Is there a dominant strategy solution for the game between Fred and Clara?
Are there dominated strategies that can be used to find an IDES solution?
Are there Nash equilibria? To answer this one we'll check for their best responses.
bF(LC)=L | bC(LF)=R |
Fred's best response to a play of L by Clara is to play L, but when she sees him play L she will play Right. There is no coincidence of conjectured and actual play.
bF(RC)=R | bC(RF)=L |
Fred's best response to a play of R by Clara is a play of R, but when she sees him play R she wants to play L, not the R that he conjectured. Again, there is no coincidence of conjectured and actual play.

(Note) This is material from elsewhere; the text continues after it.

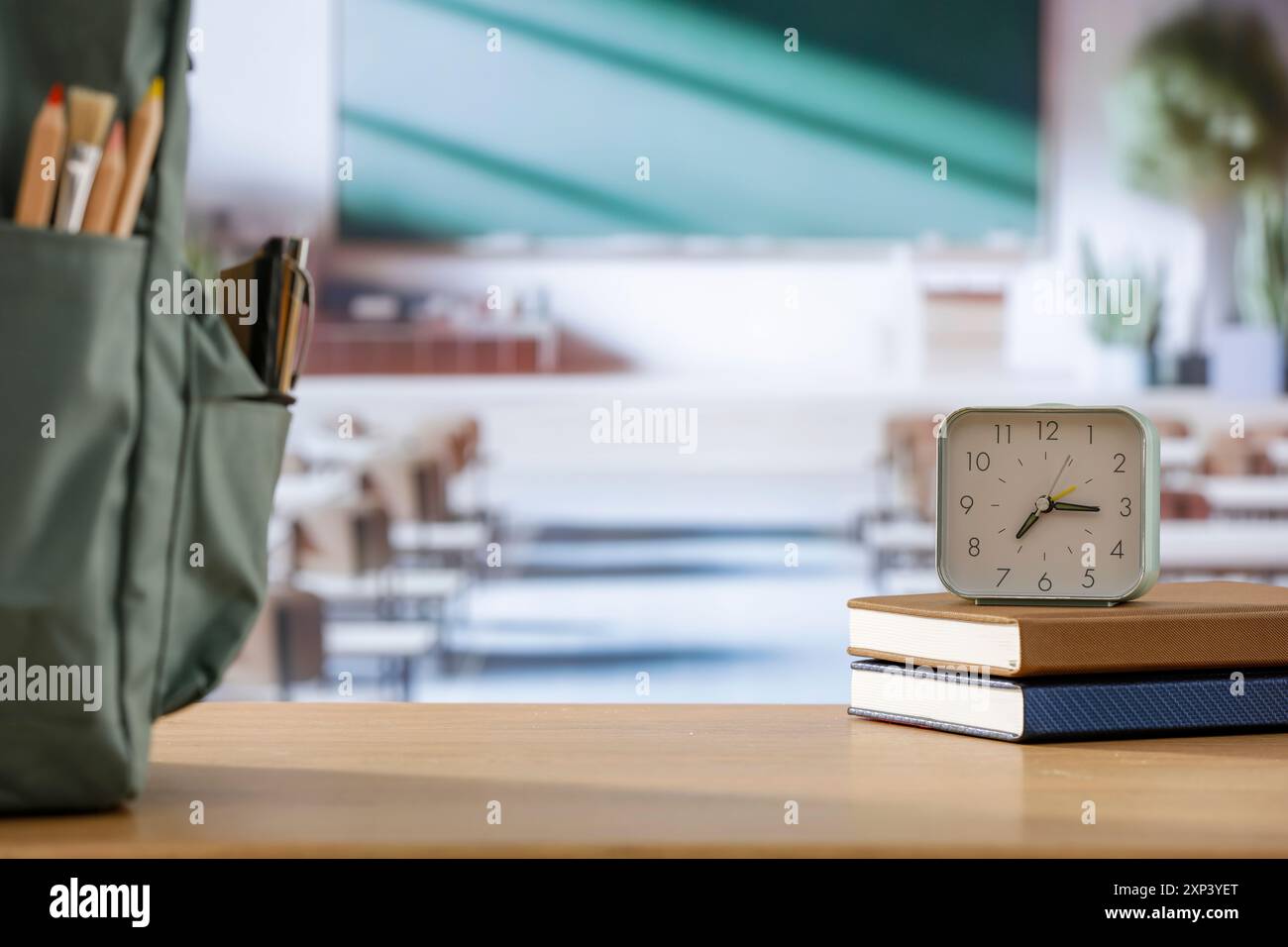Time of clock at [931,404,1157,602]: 7:15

The answers to all three questions are NO.
Method 1
Suppose Fred plays the mixed strategy (L,p) and Clara plays the mixed strategy (L,q).
The joint probability distribution over game outcomes is
Fred | ||||
L | R | |||
Clara | L | pq | (1-p)q | q |
R | p(1-q) | (1-p)(1-q) | 1-q | |
p | 1-p |
Fred's expected payoff from the game is
VF = 3pq+(1-p)q+2p(1-q)+3(1-p)(1-q)
He wants to choose his p to give him a best response to the mixed strategy played by Clara. That is, he wants to maximize his payoff from the strategy played by Clara. Differentiate with respect to p, set the result equal to zero, and then solve for q. The derivative is
3q+(-1)q+2(1-q)+3(1-q)(-1)
Solving for q
q = 1/3
Do the same thing for Clara. Her expected payoff is
VC = 2pq + 4p(1-q) + 3(1-p)q + 2(1-p)(1-q)

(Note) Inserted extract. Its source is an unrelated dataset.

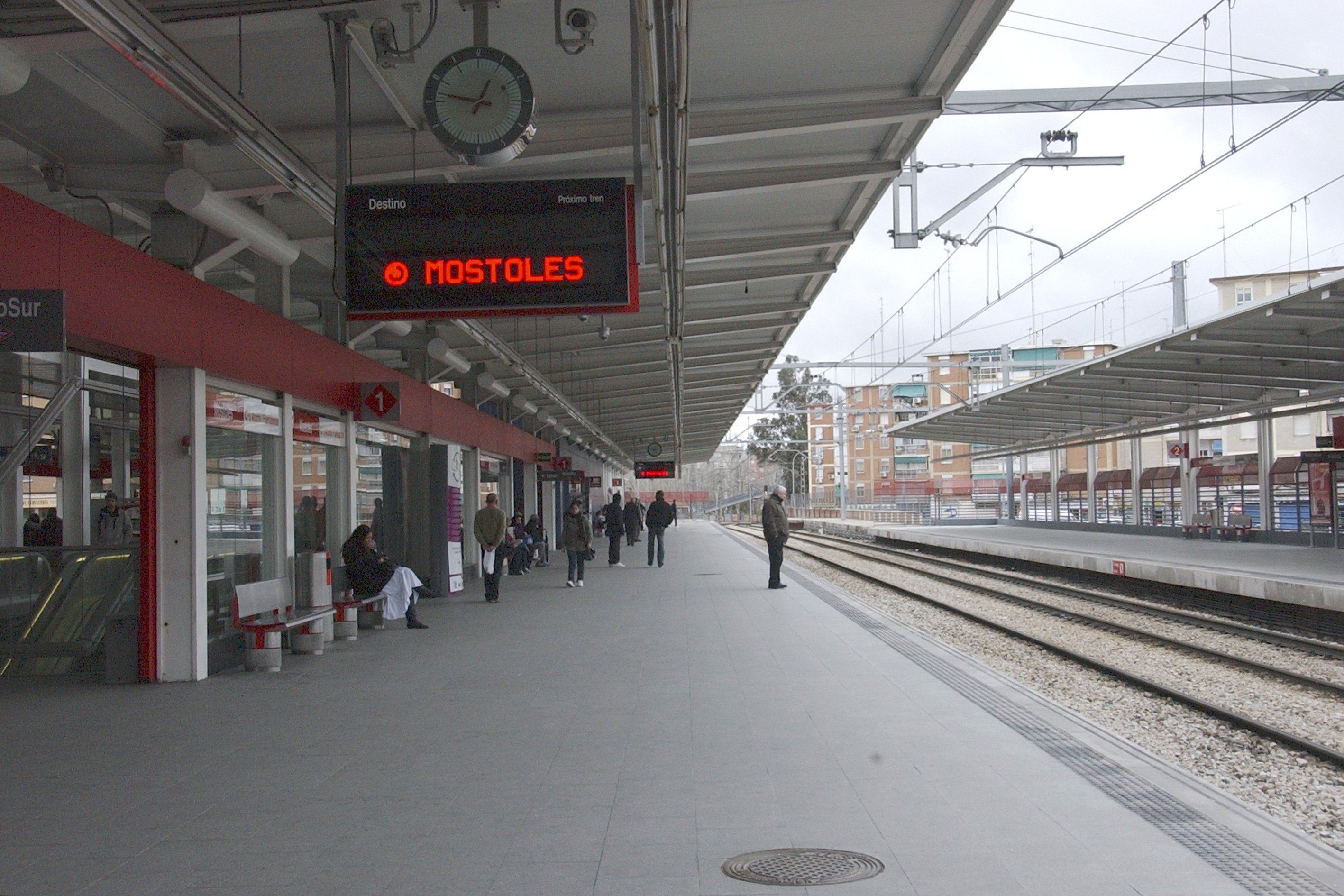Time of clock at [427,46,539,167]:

Clara wants to maximize her payoff with respect to the mixed strategy being played by Fred. Differentiate with respect to q, set the result equal to zero and then solve for p.

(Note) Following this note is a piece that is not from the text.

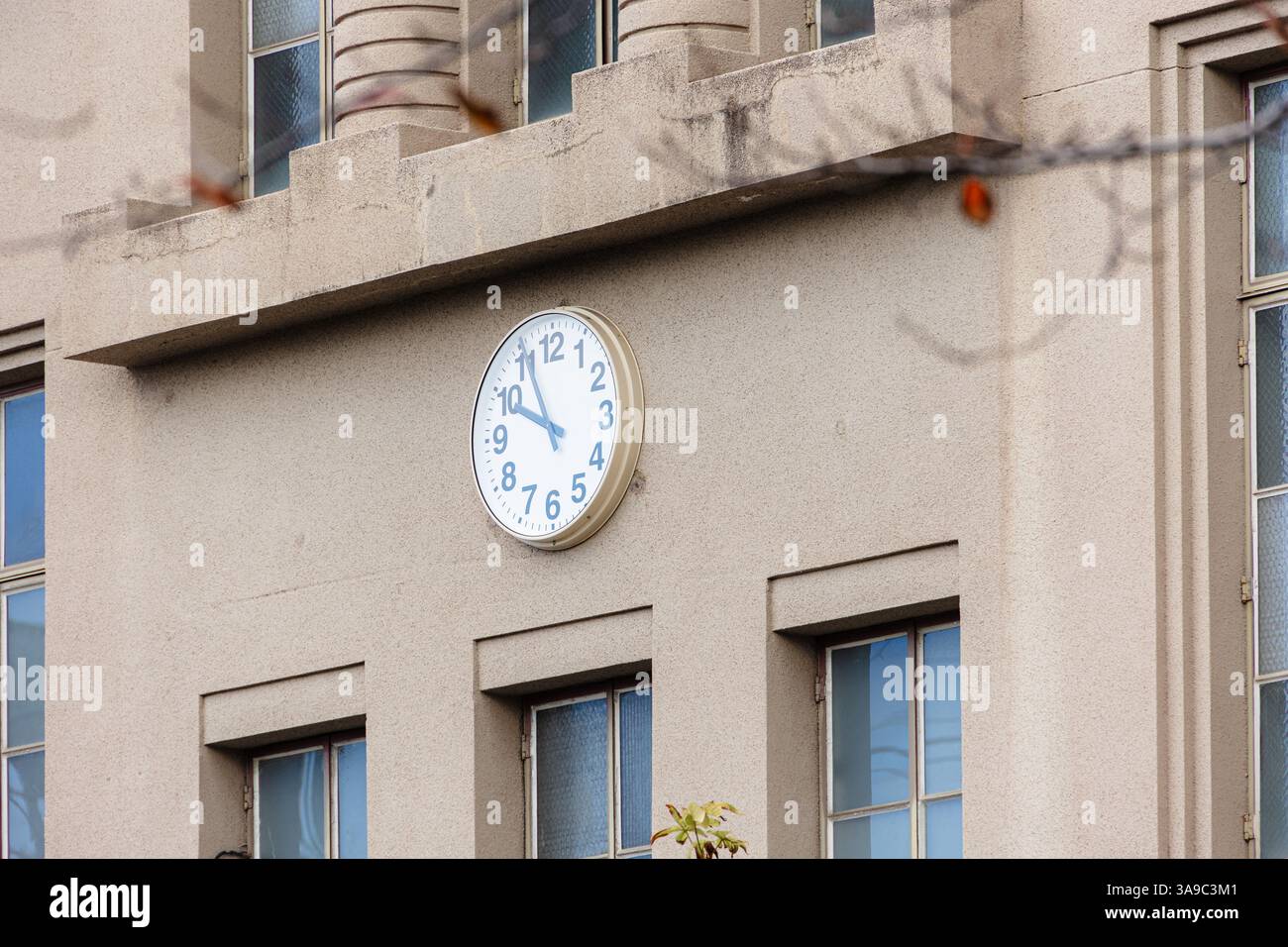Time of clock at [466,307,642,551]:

2p+4p(-1)+3(1-p)+2(1-p)(-1)
p=1/3
So Fred plays the mixed strategy (L, 1/3) and Clara plays the mixed strategy (L, 1/3).
Method 2
2.1 When Clara is playing (L,q) then Fred earns 3q+2(1-q) from playing left. He earns q+3(1-q) from playing right. If he is indifferent between these strategies then 3q+2(1-q)=q+3(1-q). So Clara should choose q=1/3 in order to leave Fred indifferent between the two pure strategies he could play.
Fred | |||
L | R | ||
Clara | L | 2, 3 | 3, 1 |
R | 4, 2 | 2, 3 |
2.2 When Fred is playing (L,p) then Clara earns 2p+3(1-p) by playing left and 4p+2(1-p) by playing right. If she is indifferent between these strategies then 2p+3(1-p) = 4p+2(1-p). So Fred should choose p=1/3.